**Source material**:

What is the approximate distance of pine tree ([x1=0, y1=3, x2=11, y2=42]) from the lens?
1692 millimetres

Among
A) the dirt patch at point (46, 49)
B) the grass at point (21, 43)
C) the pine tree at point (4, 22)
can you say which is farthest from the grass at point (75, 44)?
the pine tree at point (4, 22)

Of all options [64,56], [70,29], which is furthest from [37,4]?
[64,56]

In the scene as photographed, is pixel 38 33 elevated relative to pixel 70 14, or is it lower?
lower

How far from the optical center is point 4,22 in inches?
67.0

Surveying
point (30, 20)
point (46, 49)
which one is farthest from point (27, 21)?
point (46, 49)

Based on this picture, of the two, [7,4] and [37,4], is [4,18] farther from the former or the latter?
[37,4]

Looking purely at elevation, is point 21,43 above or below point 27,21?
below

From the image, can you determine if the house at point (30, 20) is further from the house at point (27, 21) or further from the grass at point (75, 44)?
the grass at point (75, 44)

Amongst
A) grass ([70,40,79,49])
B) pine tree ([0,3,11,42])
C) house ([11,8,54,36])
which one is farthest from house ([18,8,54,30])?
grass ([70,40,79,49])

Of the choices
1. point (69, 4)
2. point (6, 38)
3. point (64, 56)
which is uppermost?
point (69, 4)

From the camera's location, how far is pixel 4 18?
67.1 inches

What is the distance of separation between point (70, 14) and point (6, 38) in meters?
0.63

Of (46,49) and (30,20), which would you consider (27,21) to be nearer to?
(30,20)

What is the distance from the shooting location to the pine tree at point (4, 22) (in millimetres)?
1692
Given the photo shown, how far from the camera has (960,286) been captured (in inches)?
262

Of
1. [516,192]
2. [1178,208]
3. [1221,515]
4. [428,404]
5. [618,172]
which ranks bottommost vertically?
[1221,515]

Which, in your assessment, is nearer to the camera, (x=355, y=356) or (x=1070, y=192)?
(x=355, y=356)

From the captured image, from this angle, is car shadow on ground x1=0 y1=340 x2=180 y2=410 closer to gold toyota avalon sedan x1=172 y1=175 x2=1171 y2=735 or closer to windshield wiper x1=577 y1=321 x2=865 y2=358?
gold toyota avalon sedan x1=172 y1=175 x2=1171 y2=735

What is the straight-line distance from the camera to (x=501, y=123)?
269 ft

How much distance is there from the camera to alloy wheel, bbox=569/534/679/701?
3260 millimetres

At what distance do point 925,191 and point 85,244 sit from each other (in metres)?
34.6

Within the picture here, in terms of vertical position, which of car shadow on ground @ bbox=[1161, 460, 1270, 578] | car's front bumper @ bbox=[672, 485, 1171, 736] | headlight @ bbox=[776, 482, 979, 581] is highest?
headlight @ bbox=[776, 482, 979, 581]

**Set exercise**: Please retype all of the lines above word for word.

**Response for this exercise**:
What is the approximate distance of pine tree ([x1=0, y1=3, x2=11, y2=42]) from the lens?
1692 millimetres

Among
A) the dirt patch at point (46, 49)
B) the grass at point (21, 43)
C) the pine tree at point (4, 22)
can you say which is farthest from the grass at point (75, 44)?
the pine tree at point (4, 22)

Of all options [64,56], [70,29], which is furthest from [37,4]?
[64,56]

In the scene as photographed, is pixel 38 33 elevated relative to pixel 70 14, or is it lower?
lower

How far from the optical center is point 4,22 in inches?
67.0

Surveying
point (30, 20)
point (46, 49)
which one is farthest from point (27, 21)?
point (46, 49)

Based on this picture, of the two, [7,4] and [37,4], is [4,18] farther from the former or the latter?
[37,4]

Looking purely at elevation, is point 21,43 above or below point 27,21?
below

From the image, can you determine if the house at point (30, 20) is further from the house at point (27, 21) or further from the grass at point (75, 44)?
the grass at point (75, 44)

Amongst
A) grass ([70,40,79,49])
B) pine tree ([0,3,11,42])
C) house ([11,8,54,36])
which one is farthest from house ([18,8,54,30])?
grass ([70,40,79,49])

Of the choices
1. point (69, 4)
2. point (6, 38)
3. point (64, 56)
which is uppermost?
point (69, 4)

From the camera's location, how far is pixel 4 18?
67.1 inches

What is the distance of separation between point (70, 14) and point (6, 38) in meters?
0.63

Of (46,49) and (30,20), which would you consider (27,21) to be nearer to?
(30,20)

What is the distance from the shooting location to the pine tree at point (4, 22) (in millimetres)?
1692
Given the photo shown, how far from the camera has (960,286) been captured (in inches)?
262

Of
1. [516,192]
2. [1178,208]
3. [1221,515]
4. [428,404]
5. [618,172]
which ranks bottommost vertically?
[1221,515]

Which, in your assessment, is nearer to the camera, (x=355, y=356) or (x=1070, y=192)?
(x=355, y=356)

From the captured image, from this angle, is car shadow on ground x1=0 y1=340 x2=180 y2=410 closer to gold toyota avalon sedan x1=172 y1=175 x2=1171 y2=735 or closer to windshield wiper x1=577 y1=321 x2=865 y2=358?
gold toyota avalon sedan x1=172 y1=175 x2=1171 y2=735

What is the straight-line distance from the camera to (x=501, y=123)?
269 ft

How much distance is there from the camera to alloy wheel, bbox=569/534/679/701?
3260 millimetres

At what distance do point 925,191 and point 85,244 sit from each other (in metres)?
34.6

Within the picture here, in terms of vertical position, which of car shadow on ground @ bbox=[1161, 460, 1270, 578] | car's front bumper @ bbox=[672, 485, 1171, 736] | headlight @ bbox=[776, 482, 979, 581] is highest?
headlight @ bbox=[776, 482, 979, 581]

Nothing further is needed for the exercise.